# Source passage:

================

4
votes

In order to understand the memory consumption of std::vector<int> I wrote:

std::cout << sizeof(std::vector<int>) << std::endl;

This yields 32. I tried to understand where this value comes from. Some look in the source code revieled that std::vector stores pointers _MyFirst, _MyLastand _MyEnd which explaines 24 bytes of memory consumption (on my 64 bit system).

What about the last 8 byte? As I understand, the stored allocator does not use any memory. Also this might be implementation defined (is it?), so maybe this helps: I am working with MSVC 2017.5. I do not guarantee to have found all the members by looking into the code; the code looks very obfuscated to me.

Everything seems to be nicely aligned, but may the answer be the following?: Why isn't sizeof for a struct equal to the sum of sizeof of each member?. But I tested it with a simple struct Test { int *a, *b, *c; }; which satisfiessizeof(Test) == 24.


Some background

In my program, I will have a lot of vectors and it seems that most of them will be empty. This means that the ciritical memory consumption comes from there empty-state, i.e. the heap allocated memory is not so very important.

A simple "just for this usecase"-vector is implemented pretty quickly, so I wondered if I am missing anything and I will need 32 bytes of memory anyway, even with my own implementation (note: I will most probably not implement my own, this is just curiosity).


Update

I tested it again with the following struct:

struct Test
{
    int *a, *b, *c;
    std::allocator<int> alloc;
};

which now gave sizeof(Test) == 32. It seems that even though std::allocator has no memory consuming members (I think), its presence raises Test's size to 32 byte.

I recognized that sizeof(std::allocator<int>) yields 1, but I thought this is how a compiler deals with empty structs and that this is optimized away when it is used as a member. But this seems to be a problem with my compiler.

3
Why do you want an explanation? Did you dive into the source code of your <vector> headers (and the internal headers included from it)? Do you really care? Are you willing to spend weeks of work to understand all the gory details? On my Linux/GCC system, #include <vector> expands to more than ten thousand lines of C++, and I did not took time to read all of them. BTW, most of the memory used by your vector is some data in the heap...Basile Starynkevitch
@BasileStarynkevitch Partly curiosity. Party because I have to use std::vector in a memory critical environment and I wondered "if I would implement it myself, would I be able to do any better?". I will most probably not implement anything myself, so mostly curiosity. I know about that most memory is on the heap. The problem is that it seems that I have a lot vectors, and most of them will be empty. So the empty-memory consumption is the important number here.M. Winter
Your question doesn't seem to be about vector at all. It can pretty much be summed in, "on a 64 bit system, why does struct {void *_1; void *_2; void *_3; }; take up 32 bytes instead of 24?". If these are indeed the only member in the structure as you say.StoryTeller - Unslander Monica
BTW, on my Linux/GCC/x86-64/Debian/Sid sizeof(std::vector<int>) is 24. So you might consider changing your compiler!Basile Starynkevitch
@BasileStarynkevitch: as I said, I didn't mean implementation of all the vector functionality that exists in STL. But specific subset of it can be implemented easily, and it will be suited for the needs. In particular in a described situation, where memory size of an empty vector is important - this is the way to go.valdo

3 Answers

2
votes

The compiler cannot optimise away an empty member. It is explicitly forbidden by the standard.

================

# Recorded data:
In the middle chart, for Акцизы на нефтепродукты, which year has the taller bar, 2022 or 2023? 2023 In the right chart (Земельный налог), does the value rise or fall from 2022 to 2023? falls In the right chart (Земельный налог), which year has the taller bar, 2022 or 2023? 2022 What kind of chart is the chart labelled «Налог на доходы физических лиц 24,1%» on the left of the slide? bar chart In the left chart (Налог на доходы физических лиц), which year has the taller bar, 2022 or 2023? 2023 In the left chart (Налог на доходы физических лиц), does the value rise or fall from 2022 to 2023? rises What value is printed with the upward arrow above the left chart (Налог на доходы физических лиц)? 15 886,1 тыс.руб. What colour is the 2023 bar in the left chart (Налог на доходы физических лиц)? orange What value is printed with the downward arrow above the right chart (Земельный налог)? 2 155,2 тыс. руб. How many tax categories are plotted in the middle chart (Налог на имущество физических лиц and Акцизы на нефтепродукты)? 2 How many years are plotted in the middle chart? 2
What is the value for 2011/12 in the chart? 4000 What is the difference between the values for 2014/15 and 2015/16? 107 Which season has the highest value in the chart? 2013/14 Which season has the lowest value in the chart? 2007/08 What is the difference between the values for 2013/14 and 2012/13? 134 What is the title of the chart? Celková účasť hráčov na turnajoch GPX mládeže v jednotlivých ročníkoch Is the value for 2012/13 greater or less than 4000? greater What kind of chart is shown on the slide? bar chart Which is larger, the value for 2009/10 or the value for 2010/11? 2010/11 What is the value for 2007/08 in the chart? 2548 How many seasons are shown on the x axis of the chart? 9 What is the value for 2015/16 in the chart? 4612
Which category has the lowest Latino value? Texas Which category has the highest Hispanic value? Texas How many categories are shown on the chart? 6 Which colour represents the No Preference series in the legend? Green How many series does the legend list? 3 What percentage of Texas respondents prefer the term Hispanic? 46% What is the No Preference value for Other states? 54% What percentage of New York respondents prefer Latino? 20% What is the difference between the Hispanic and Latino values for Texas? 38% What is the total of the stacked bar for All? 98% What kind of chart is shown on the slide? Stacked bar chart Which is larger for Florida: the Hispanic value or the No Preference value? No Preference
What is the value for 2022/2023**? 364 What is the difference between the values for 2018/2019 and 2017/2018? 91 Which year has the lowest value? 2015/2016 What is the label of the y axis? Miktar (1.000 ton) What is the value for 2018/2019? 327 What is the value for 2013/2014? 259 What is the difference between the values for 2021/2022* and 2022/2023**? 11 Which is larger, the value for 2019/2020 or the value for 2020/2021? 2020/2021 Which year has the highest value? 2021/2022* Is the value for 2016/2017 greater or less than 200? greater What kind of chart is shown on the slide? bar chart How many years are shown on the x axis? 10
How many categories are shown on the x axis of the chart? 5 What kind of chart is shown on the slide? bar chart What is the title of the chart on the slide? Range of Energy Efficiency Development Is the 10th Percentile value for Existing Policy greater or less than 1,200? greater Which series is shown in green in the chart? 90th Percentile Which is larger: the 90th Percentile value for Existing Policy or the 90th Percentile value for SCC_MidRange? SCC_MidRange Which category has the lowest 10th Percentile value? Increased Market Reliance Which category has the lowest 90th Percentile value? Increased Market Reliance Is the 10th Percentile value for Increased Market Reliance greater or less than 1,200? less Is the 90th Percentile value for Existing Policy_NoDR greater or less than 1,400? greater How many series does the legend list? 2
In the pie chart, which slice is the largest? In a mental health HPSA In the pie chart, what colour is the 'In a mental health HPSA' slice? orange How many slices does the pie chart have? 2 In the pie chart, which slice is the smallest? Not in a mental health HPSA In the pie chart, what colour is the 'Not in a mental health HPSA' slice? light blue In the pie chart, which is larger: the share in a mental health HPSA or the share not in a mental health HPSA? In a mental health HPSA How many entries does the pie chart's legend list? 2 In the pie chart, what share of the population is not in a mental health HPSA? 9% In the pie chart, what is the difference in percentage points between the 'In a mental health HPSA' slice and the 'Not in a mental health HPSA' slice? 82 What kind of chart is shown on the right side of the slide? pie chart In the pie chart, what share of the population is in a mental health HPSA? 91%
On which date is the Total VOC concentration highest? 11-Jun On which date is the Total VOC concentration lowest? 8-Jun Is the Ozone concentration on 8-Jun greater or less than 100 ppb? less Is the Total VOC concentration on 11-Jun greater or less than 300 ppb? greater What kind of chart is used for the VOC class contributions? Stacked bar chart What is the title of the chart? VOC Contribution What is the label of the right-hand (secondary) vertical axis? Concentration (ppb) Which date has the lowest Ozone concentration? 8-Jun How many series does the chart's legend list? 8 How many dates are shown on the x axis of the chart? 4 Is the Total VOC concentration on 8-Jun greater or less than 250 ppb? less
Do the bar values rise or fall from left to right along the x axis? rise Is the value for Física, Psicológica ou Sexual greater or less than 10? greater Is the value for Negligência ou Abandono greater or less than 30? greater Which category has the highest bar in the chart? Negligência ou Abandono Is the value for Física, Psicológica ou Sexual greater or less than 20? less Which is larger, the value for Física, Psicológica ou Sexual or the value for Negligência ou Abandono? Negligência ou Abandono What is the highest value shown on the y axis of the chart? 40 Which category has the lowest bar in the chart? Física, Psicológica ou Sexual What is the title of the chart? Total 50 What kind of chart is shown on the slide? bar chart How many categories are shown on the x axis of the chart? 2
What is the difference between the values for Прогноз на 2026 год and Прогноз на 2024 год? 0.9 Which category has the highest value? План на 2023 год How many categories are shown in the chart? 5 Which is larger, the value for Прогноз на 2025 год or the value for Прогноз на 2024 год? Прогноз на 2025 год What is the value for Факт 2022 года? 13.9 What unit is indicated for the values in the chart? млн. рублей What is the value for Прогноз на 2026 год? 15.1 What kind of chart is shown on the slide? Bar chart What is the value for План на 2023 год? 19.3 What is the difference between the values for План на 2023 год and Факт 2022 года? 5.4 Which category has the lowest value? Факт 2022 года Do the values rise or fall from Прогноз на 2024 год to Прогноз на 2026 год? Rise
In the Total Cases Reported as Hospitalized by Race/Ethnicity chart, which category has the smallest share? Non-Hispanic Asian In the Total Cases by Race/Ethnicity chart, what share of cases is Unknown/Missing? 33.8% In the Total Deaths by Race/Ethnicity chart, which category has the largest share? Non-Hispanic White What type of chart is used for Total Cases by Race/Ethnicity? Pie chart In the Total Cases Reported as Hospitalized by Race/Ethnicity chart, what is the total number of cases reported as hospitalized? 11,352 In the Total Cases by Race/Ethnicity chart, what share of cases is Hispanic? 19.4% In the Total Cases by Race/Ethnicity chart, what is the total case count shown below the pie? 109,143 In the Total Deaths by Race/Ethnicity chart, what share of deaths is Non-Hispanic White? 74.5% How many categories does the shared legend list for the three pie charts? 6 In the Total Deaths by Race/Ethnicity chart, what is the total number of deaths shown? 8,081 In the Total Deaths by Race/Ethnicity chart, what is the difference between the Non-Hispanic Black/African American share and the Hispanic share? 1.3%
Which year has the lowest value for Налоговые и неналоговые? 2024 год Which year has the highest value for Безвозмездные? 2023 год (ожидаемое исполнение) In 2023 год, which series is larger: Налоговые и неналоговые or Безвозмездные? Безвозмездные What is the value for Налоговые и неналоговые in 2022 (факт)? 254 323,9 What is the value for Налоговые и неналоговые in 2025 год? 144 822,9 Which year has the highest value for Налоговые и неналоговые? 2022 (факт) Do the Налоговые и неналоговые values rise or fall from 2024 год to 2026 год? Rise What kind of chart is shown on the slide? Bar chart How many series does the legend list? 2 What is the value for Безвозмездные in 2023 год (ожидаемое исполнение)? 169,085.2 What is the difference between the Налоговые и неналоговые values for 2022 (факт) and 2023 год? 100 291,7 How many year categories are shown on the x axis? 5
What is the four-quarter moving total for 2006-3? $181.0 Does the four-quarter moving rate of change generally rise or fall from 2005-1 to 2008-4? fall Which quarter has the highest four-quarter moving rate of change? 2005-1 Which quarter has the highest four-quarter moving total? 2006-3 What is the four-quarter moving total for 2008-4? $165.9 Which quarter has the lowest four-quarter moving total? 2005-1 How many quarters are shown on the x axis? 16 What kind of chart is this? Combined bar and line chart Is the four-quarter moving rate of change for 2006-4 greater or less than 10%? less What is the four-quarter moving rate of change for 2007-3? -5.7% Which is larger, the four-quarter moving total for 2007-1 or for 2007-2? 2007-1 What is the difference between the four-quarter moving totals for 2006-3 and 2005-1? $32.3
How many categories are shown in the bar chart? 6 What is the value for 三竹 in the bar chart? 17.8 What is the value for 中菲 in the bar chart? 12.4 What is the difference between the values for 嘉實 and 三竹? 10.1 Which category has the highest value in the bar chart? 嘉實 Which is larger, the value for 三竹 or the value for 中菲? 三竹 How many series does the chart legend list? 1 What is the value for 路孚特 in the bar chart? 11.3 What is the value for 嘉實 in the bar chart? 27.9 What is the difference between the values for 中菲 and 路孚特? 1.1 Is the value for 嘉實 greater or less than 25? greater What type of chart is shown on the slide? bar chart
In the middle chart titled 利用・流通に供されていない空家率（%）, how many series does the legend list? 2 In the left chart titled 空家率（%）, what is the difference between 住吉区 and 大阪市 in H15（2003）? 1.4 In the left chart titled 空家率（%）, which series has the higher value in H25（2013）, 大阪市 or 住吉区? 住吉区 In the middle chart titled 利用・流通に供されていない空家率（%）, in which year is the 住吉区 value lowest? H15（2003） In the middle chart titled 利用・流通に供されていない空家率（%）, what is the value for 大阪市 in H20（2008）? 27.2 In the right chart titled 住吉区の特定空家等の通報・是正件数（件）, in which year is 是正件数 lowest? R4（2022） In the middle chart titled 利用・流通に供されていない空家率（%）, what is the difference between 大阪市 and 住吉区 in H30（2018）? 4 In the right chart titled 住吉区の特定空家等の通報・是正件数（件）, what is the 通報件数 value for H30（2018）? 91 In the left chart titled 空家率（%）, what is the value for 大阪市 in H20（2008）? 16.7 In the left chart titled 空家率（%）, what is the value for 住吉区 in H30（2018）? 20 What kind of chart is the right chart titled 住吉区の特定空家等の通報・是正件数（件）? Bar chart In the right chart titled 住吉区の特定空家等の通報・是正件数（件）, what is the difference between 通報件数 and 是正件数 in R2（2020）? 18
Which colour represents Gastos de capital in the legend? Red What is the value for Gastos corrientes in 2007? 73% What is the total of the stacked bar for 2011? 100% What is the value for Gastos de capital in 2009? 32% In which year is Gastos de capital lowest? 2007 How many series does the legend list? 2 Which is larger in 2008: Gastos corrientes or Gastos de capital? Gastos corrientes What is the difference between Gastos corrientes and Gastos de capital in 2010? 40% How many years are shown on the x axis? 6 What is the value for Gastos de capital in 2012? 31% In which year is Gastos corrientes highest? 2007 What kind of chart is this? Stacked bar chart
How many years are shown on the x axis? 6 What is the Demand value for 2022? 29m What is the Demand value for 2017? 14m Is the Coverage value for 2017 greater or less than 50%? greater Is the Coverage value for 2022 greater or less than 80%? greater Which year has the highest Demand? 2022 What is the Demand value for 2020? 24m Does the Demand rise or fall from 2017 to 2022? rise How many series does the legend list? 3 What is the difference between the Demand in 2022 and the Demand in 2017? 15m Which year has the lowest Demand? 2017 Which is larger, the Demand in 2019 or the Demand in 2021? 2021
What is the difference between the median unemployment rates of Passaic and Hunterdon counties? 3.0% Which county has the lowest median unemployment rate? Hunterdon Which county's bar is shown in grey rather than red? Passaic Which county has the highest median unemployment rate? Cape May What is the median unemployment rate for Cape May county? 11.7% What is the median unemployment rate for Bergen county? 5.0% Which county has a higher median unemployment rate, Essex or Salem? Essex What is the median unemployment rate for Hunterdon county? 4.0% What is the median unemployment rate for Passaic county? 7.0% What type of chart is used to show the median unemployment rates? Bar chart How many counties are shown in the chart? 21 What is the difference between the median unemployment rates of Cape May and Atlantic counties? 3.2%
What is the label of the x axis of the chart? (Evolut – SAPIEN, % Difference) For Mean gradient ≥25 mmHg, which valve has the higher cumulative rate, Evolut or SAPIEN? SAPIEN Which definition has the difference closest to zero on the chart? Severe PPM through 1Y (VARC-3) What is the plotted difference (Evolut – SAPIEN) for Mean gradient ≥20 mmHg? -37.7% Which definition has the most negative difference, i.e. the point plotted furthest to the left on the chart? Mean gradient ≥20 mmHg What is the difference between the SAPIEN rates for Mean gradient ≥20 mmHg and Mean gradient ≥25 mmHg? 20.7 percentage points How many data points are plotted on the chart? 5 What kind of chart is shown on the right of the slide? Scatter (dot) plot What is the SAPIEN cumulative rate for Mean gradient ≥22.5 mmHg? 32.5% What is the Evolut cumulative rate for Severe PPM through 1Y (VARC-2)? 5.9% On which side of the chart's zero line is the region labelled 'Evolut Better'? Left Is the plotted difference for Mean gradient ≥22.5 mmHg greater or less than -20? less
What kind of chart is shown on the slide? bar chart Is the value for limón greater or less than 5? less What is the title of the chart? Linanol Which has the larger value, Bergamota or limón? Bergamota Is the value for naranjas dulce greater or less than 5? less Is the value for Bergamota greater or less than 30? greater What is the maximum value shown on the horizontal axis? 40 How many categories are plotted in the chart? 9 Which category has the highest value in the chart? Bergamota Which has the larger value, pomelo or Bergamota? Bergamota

================

# Apply what you read:
a – From the vector-size post, return the passage from "Some background" up to and including "so very important.", copied word for word.
b – In the vector-size post, which compiler version does the asker say they are working with?

# Response list:
a –
Some background

In my program, I will have a lot of vectors and it seems that most of them will be empty. This means that the ciritical memory consumption comes from there empty-state, i.e. the heap allocated memory is not so very important.

b – MSVC 2017.5